Once men turned their thinking over to machines in the hope that this would set them free. But that only permitted other men with machines to enslave them. – Frank Herbert, Dune
On Saturday, my Twitter account was locked for twelve hours because a mindless censorship algorithm could not tell the difference between mocking an idea and professing that idea; said algorithm was given power to judge human thought for “acceptability” because Twitter (at the insistence of legions of nitwits) has decided that it’s a good idea to silence wrongthink in the first place. I’ve already pointed out the deep foolishness and simian stupidity of censorship in many other essays, and I’ll be doing so again this year on the last Monday in September, as usual; today I’d like you to think about just how incredibly dumb it is to give machines that kind of power without human supervision or functional appeals process. Now, I’m not a Luddite; I certainly recognize that there are certain circumstances in which computers can be trusted with limited power (such as controlling an aircraft in flight) provided there is a human around to supervise.
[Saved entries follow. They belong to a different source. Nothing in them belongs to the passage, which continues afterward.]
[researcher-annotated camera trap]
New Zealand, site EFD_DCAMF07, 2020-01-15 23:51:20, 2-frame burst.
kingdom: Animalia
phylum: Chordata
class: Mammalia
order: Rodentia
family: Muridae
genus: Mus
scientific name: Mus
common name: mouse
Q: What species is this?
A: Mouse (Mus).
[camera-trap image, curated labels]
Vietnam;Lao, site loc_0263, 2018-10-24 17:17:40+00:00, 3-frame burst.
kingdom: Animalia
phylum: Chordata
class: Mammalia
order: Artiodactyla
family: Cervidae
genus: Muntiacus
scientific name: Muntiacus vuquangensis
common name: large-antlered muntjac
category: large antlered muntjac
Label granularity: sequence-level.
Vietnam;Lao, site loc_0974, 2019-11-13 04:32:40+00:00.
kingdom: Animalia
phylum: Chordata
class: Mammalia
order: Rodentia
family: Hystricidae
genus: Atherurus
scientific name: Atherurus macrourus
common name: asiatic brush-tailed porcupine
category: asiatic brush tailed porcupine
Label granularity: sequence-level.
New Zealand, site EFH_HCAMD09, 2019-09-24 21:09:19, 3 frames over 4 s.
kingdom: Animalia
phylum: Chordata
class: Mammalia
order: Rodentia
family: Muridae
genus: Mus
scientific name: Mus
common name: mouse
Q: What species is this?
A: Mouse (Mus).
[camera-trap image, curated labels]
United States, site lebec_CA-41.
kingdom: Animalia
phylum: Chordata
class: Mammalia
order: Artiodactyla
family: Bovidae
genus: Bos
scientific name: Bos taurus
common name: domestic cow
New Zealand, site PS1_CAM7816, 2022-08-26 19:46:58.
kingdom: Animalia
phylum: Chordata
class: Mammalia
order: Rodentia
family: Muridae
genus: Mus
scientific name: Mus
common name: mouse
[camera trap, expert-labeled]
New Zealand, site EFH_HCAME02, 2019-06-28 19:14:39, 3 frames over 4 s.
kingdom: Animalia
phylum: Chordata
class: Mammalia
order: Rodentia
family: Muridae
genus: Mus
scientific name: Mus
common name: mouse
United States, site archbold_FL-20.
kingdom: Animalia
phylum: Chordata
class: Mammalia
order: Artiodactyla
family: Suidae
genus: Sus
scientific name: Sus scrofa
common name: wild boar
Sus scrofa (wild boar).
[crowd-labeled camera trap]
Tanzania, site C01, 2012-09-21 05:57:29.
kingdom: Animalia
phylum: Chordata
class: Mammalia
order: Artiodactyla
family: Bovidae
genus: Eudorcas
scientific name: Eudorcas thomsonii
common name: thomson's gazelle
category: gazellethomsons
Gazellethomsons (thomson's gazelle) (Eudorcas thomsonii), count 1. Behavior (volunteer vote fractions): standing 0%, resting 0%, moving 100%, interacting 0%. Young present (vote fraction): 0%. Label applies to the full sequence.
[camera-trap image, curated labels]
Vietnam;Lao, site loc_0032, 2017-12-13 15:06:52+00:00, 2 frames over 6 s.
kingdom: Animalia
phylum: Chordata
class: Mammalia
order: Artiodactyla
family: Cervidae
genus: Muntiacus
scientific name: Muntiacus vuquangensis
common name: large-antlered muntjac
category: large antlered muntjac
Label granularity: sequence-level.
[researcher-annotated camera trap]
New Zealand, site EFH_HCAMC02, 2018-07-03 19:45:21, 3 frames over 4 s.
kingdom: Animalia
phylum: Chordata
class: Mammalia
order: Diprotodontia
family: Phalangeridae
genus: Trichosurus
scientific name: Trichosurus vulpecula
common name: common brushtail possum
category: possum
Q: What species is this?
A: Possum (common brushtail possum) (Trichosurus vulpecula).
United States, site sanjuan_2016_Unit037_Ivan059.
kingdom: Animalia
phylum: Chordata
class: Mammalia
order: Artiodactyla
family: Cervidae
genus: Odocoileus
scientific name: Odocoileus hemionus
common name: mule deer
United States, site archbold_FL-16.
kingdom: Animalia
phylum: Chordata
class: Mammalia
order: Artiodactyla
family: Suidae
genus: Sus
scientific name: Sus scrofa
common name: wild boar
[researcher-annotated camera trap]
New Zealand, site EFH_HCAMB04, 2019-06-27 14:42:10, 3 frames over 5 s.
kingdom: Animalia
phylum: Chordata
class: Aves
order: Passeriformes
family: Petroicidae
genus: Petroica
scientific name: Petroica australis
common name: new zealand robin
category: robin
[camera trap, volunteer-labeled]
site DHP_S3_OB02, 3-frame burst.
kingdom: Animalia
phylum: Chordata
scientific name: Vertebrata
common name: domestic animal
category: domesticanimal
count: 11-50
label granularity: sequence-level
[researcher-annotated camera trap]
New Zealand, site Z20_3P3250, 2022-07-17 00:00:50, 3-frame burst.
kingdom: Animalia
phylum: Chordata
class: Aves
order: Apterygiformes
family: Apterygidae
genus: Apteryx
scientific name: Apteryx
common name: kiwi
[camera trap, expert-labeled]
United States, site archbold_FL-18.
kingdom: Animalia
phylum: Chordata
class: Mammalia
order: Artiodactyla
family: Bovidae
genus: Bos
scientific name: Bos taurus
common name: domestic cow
Computers are, as Isaac Asimov once expressed it, high-speed morons; they do whatever they’re told to do, exactly as they’re told to do it and for as long as they’re told to do it, very very quickly. The problem, of course, is that they are completely incapable of anything even approximating actual thought, which means that they will follow the most mind-bogglingly stupid (or even self-destructive) orders with the same degree of speed and efficiency as they would obey more sensible directives. Anyone who has ever had the misfortune to have their computer infected with a virus should know this, yet people keep happily entrusting more and more of their lives to hopped-up pocket calculators they insist on pretending are “smart”; many of them even think it’s a good idea to let these overcomplicated abaci drive their cars at highway speed or tell them how to write. Computers are useful tools and (usually) dependable servants, but apparently generations of science-fiction writers have failed to pound into the heads of the intellectually lazy what a colossally bad idea it is to accept them in positions of authority.
Not totally sure the Asimov quote is suitible. Yes Asimov may have said that, but in his fiction books, a Robot guides humanity.
In the Elija Baley series we have the Robot Daneel working with the Earth detective Baley. In the Robots and Empire book the final sentence after Giskard’s death, by Daneel was ‘ He was alone – and with a Galaxy to care for’.
These books preceded the Foundation series where the Empire was falling to pieces, and was being rebuilt by the Foundation Nothing in these books mention the Robots, other than there were none. Asimov then wrote a prequel and two sequels to marry the Foundation books with hie Robot books.
In Prelude to Foundation, we find Daneel guiding the Empire as a minster to the emporer. In the last book we find Deneel on the Moon about to die. He had been controling and guiding the human race to Gaia from the days of Giskard’s demise.
These stories don’t exactly chime with the statement from Asimov – Computers are high speed Morons; Of course he may have been talking about his present day machines.
These books were an interesting read for me, especially as I came at them in the wrong sequence, and I eventually read the 6 Foundation books twice over, and then went through the Robot Books and then Elija Baley.
Analysis and fantasy are two different things, and the whole “Foundation” is an authoritarian wet dream.
Recently two 737 Max crashes were likely due to a flight control computer doing exactly what it had been programmed to do. A computer program killed 346 people.
Richard Brautigan’s ironic poem says it far better than any list of.computer driven disasters.